Projeto autoriza cassinos, bingos, jogo do bicho e apostas esportivas, que foram proibidos em 1946
Segmentos religiosos são contra a liberação e apostam todas as fichas no veto de Bolsonaro | Foto: Abr
Com a aprovação do projeto de lei, n. 442/91, que legaliza a exploração de cassinos, bingos, jogo do bicho e apostas esportivas, a Câmara dos Deputados revogou uma legislação de 1946, que proibia a atividade. Além disso, alterou dispositivos da Lei de Contravenções Penais. No Brasil, embora proibida, a atividade é explorada clandestinamente – e em muitos casos, com passividade das autoridades. Quem não conhece o famoso jogo do bicho? Cujos números chegam a ser anunciados até pela rádio.
No país, o caso de contravenção mais conhecido que foi parar na Justiça foi do goiano Carlos Augusto de Almeida Ramos, o Carlinhos Cachoeira. Ele foi acusado de integrar uma estrutura de exploração do jogo do bicho e de máquinas caça-níquéis em municípios do Espírito Santo, Rio de Janeiro, São Paulo e Goiás. Chamada de Operação Monte Carlo, as investigações da polícia indicaram a ligação de políticos e empresários no esquema. Com isso, o Congresso Nacional instalou uma Comissão Parlamentar Mista de Inquérito (CPMI), que ficou conhecida como CPI do Cachoeira.
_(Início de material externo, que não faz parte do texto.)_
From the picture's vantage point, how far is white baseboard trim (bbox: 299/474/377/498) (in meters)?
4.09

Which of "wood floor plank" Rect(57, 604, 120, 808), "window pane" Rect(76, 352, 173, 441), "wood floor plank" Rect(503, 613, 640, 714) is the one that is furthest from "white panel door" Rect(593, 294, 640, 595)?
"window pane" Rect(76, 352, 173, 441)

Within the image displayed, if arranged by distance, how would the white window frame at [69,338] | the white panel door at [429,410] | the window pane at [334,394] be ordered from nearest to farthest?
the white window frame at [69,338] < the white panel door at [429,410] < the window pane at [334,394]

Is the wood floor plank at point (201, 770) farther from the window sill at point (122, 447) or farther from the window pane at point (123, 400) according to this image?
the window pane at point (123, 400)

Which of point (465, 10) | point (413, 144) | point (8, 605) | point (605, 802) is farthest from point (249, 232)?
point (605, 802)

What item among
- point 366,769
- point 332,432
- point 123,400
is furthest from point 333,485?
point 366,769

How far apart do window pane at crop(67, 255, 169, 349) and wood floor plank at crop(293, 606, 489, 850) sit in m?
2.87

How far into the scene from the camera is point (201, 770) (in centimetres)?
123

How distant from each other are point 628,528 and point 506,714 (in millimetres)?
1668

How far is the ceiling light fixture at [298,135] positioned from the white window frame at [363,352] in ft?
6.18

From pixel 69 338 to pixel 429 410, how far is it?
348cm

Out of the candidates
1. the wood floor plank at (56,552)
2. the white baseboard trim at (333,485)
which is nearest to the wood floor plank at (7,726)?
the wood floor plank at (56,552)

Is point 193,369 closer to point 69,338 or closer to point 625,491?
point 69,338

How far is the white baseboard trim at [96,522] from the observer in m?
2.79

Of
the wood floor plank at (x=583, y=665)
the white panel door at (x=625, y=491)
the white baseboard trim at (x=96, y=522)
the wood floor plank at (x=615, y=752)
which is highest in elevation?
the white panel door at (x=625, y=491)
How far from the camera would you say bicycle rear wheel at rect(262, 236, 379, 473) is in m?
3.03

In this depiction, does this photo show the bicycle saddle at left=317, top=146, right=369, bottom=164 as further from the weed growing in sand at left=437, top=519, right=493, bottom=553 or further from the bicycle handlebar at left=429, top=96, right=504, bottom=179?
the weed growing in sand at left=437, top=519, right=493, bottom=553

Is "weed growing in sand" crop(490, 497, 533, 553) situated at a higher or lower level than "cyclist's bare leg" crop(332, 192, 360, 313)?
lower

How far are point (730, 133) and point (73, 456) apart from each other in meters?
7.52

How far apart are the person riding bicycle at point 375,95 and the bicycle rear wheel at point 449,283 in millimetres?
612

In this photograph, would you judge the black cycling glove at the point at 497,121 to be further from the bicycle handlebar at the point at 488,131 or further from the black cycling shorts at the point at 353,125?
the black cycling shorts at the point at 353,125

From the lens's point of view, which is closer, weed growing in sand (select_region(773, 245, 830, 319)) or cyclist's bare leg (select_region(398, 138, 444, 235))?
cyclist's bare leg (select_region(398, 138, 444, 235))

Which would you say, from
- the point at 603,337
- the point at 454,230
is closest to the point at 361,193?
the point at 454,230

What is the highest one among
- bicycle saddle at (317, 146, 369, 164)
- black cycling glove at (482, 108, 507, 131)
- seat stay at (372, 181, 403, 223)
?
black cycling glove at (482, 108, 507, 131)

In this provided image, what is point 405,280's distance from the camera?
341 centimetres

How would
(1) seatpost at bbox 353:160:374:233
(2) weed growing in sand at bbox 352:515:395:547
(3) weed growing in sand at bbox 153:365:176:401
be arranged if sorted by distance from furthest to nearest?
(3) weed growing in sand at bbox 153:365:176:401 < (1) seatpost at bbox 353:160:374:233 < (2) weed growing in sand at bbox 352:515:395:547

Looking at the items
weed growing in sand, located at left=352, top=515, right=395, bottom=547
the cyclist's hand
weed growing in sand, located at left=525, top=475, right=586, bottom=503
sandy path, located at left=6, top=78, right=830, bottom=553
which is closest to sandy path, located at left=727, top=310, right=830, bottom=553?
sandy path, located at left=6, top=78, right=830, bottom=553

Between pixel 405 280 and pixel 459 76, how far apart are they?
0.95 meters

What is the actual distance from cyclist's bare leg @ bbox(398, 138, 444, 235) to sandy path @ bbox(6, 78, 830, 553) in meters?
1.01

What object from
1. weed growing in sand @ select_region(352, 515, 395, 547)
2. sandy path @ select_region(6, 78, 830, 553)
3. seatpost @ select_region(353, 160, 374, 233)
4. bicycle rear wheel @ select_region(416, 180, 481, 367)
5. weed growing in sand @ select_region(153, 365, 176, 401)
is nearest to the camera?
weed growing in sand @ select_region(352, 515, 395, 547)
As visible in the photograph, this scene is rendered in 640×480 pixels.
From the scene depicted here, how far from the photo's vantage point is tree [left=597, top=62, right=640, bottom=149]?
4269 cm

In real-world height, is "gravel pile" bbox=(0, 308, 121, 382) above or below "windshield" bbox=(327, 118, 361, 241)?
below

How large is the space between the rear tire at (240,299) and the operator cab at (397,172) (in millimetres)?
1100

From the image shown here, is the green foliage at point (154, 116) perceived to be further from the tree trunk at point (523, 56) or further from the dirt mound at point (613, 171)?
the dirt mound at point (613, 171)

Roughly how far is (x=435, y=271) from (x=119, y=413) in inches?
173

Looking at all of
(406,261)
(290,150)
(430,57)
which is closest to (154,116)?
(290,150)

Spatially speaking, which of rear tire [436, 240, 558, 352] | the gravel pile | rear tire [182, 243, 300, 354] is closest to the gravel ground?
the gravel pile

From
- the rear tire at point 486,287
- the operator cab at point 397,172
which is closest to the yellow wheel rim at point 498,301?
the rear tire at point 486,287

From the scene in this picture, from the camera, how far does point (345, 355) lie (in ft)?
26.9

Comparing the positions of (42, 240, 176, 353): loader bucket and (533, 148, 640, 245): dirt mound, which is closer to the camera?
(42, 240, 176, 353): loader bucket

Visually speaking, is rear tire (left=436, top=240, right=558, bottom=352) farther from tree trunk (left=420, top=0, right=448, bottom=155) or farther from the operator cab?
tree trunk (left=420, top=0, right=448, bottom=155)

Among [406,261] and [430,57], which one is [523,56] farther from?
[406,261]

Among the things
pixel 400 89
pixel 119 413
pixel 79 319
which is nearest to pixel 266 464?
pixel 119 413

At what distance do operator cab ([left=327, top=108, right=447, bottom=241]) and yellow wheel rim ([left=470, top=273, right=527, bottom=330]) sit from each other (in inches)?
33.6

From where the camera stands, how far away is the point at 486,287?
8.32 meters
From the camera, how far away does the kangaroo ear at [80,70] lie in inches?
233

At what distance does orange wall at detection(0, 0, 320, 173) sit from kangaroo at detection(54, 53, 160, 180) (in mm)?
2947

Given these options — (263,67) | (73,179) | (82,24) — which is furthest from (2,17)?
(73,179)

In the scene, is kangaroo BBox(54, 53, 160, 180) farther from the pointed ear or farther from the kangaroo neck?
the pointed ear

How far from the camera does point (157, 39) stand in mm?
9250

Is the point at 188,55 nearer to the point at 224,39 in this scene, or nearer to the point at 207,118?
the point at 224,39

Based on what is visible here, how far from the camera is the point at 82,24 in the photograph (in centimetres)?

No fim, o colegiado fez um relatório de duas páginas, sem sugerir o indiciamento de ninguém. Por outro lado, no Senado, entre os políticos investigados, o principal deles, o então senador Demóstenes Torres acabou cassado por quebra de decoro parlamentar, em 2012.
Apesar disso, a exploração dos jogos continuaram e até avançaram para outras modalidades. Gabriel Luiz do Nascimento, por exemplo, é jogador profissional de poker, e acredita que a legalização trará benefícios. “Atualmente, tem muita gente trabalhando na informalidade, é do conhecimento de vários, que tem casas clandestinas e que pessoas estão trabalhando lá, fora da legislação”, comentou. O setor de jogos estima que com a legalização seja gerado entre 250 mil e 300 mil empregos no Brasil, que pode arrecadar até R$ 25 bilhões em impostos.
Para Gabriel, a tributação irá facilitar para os apostadores declararem e incorporarem os ganhos dos jogos aos rendimentos, o que atualmente é impossível fazer. “Às vezes você obteve aquele dinheiro de uma casa que não está legalizada e aí fica complicado para você comprovar a origem daquele dinheiro”, explica o jogador. Assim, a liberação dos jogos será benéfica também para o governo. “É um comércio que gera muito dinheiro, que vai gerar muitos impostos, que vão poder ser usado em benefício da sociedade”, complementa Gabriel.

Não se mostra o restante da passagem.